### Data
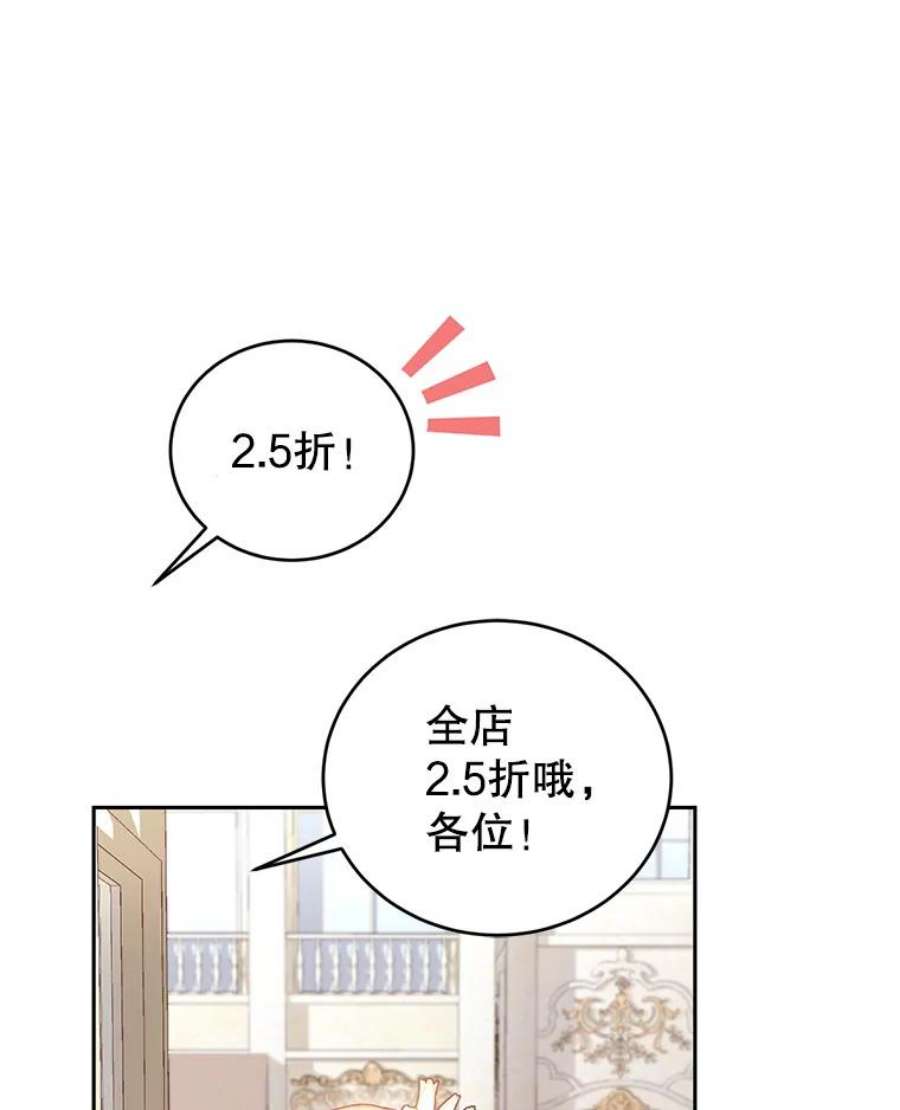 成为他唯一的调香师44.麦格诺斯的新店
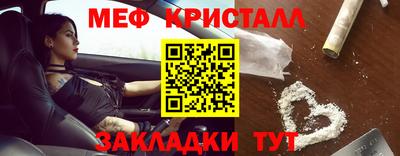 марки nbome Можга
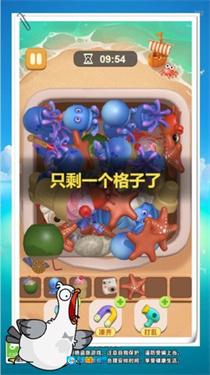 抓大鹅捡了个啥图2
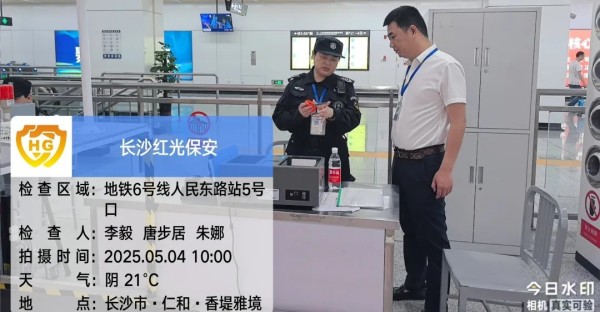 湖南尊龙时凯集团有限公司,长沙城市交通,校车运营,安保服务,新能源科技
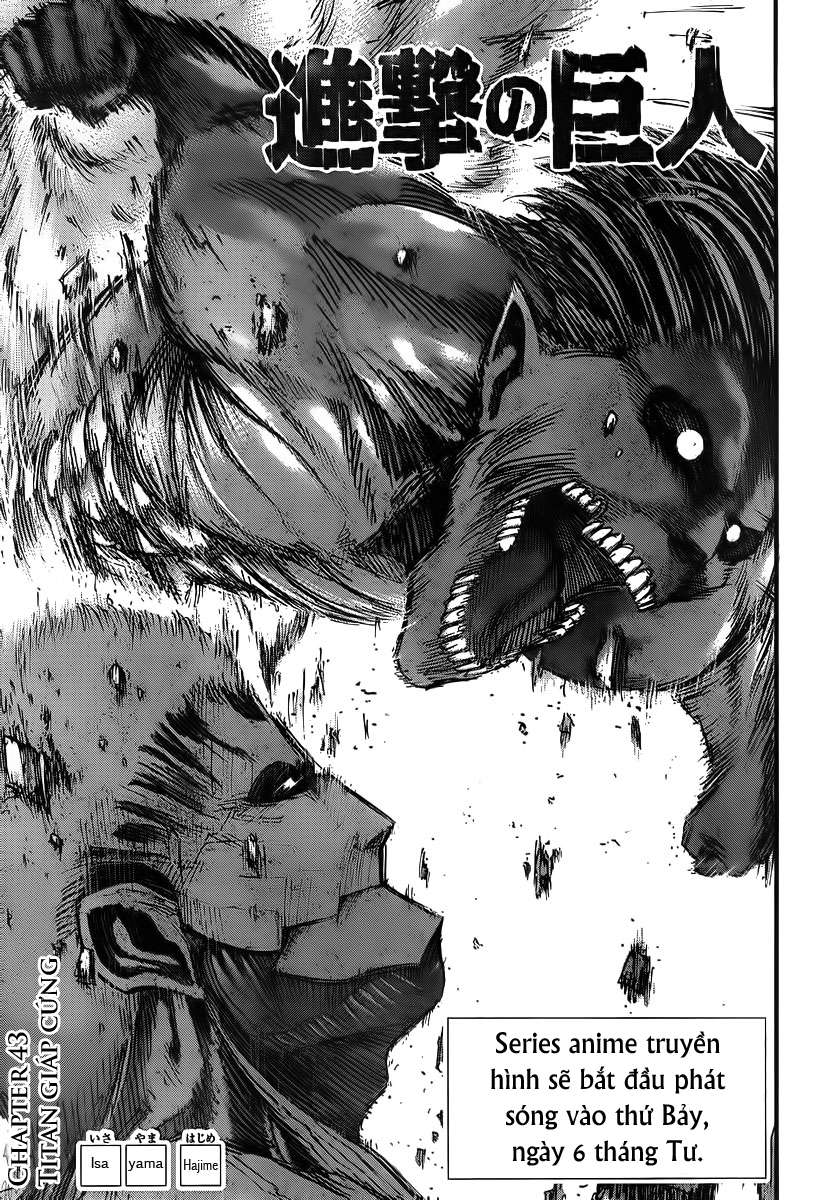 Đại Chiến Người Khổng Lồ Chapter 43 - 2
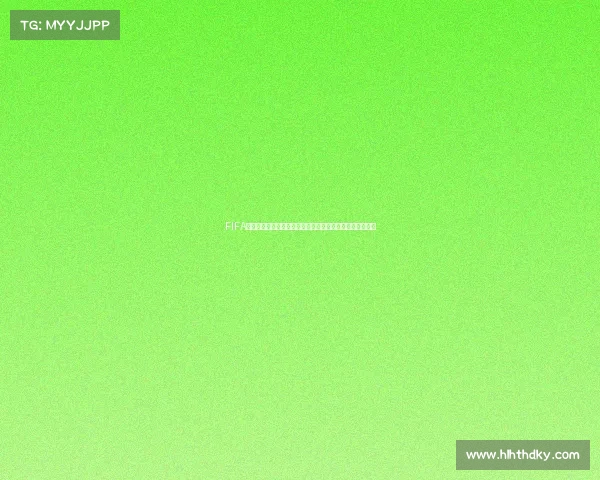 FIFA足球世界世界杯夺冠语音震撼回放冠军时刻热血重现巅峰版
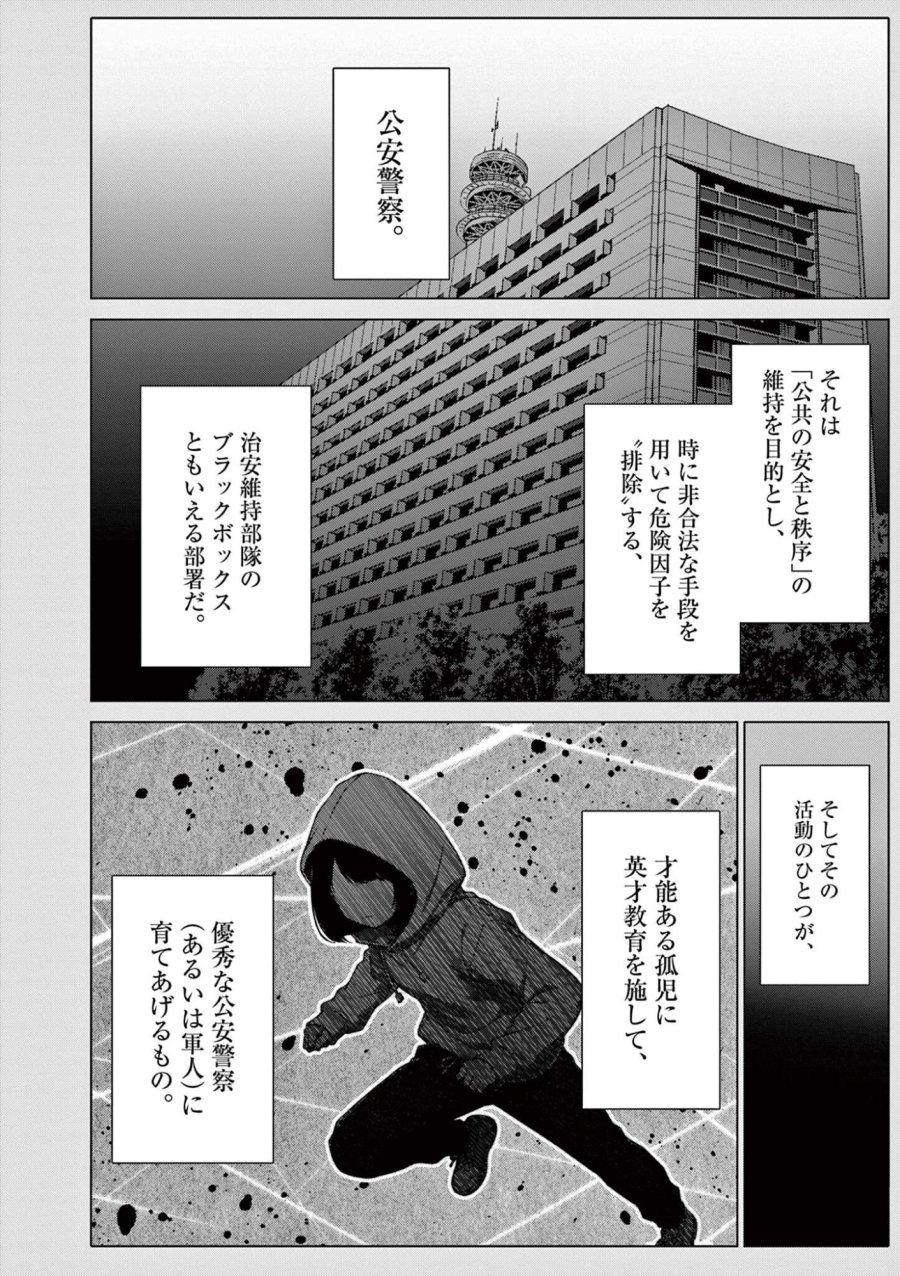 お嬢様系底辺ダンジョン配信者、迷惑系をボコったらバズって伝説になってますわ!? 第24話 - Page 2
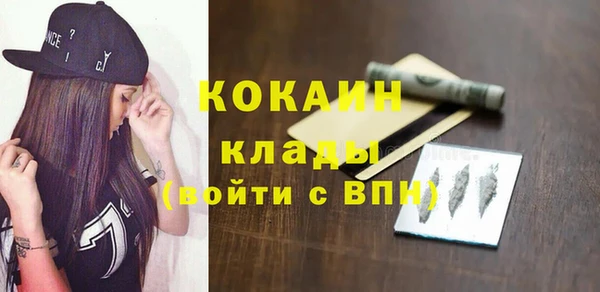 мефедрон VHQ Богородицк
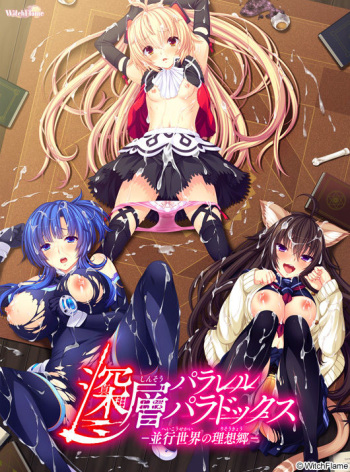 Shinsou Parallel Paradox -Heikou Sekai no Risoukyou- cover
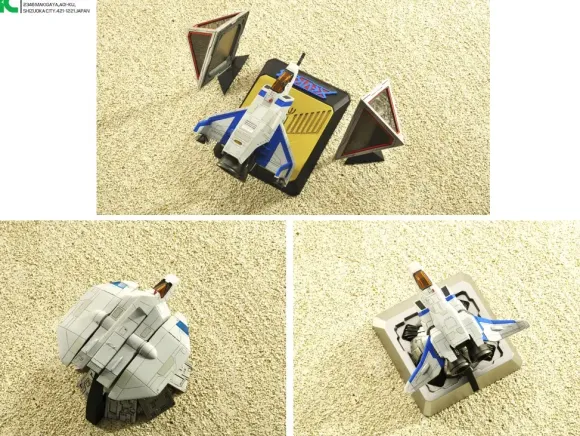 1/144 Xevious Resin Kit 3Set (PC Engine Ver.)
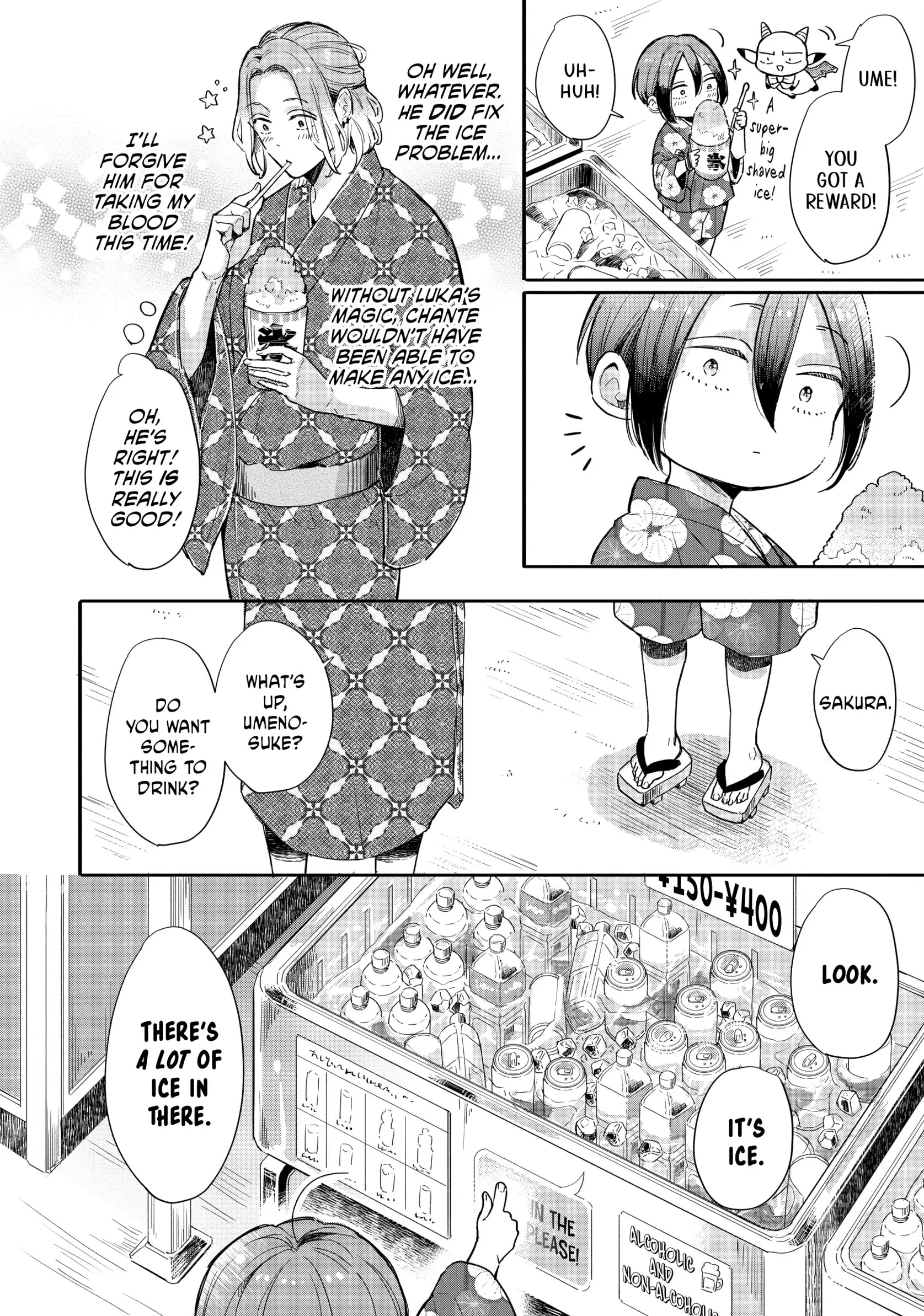 A Vampire in the Bathhouse Chapter 2 - page 20
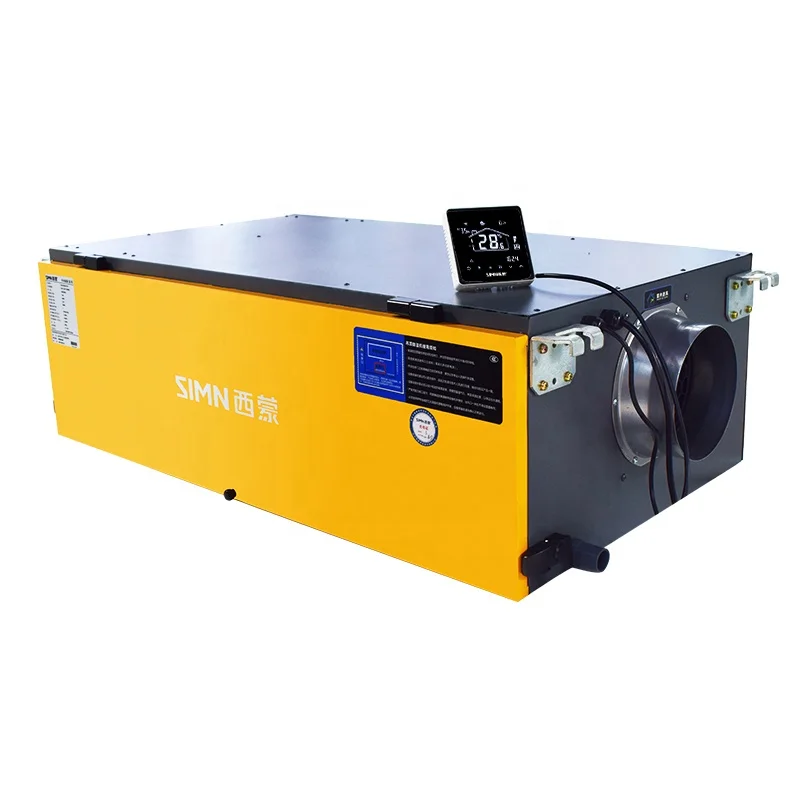 35 L/D High Quality Duct System Ceiling Mounted Dehumidifier for Crawlspace Basement Drying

### Exercise description
In your copy, include no pictures, but set down every record exactly.

### Your response
 成为他唯一的调香师44.麦格诺斯的新店
 марки nbome Можга
 抓大鹅捡了个啥图2
 湖南尊龙时凯集团有限公司,长沙城市交通,校车运营,安保服务,新能源科技
 Đại Chiến Người Khổng Lồ Chapter 43 - 2
 FIFA足球世界世界杯夺冠语音震撼回放冠军时刻热血重现巅峰版
 お嬢様系底辺ダンジョン配信者、迷惑系をボコったらバズって伝説になってますわ!? 第24話 - Page 2
 мефедрон VHQ Богородицк
 Shinsou Parallel Paradox -Heikou Sekai no Risoukyou- cover
 1/144 Xevious Resin Kit 3Set (PC Engine Ver.)
 A Vampire in the Bathhouse Chapter 2 - page 20
 35 L/D High Quality Duct System Ceiling Mounted Dehumidifier for Crawlspace Basement Drying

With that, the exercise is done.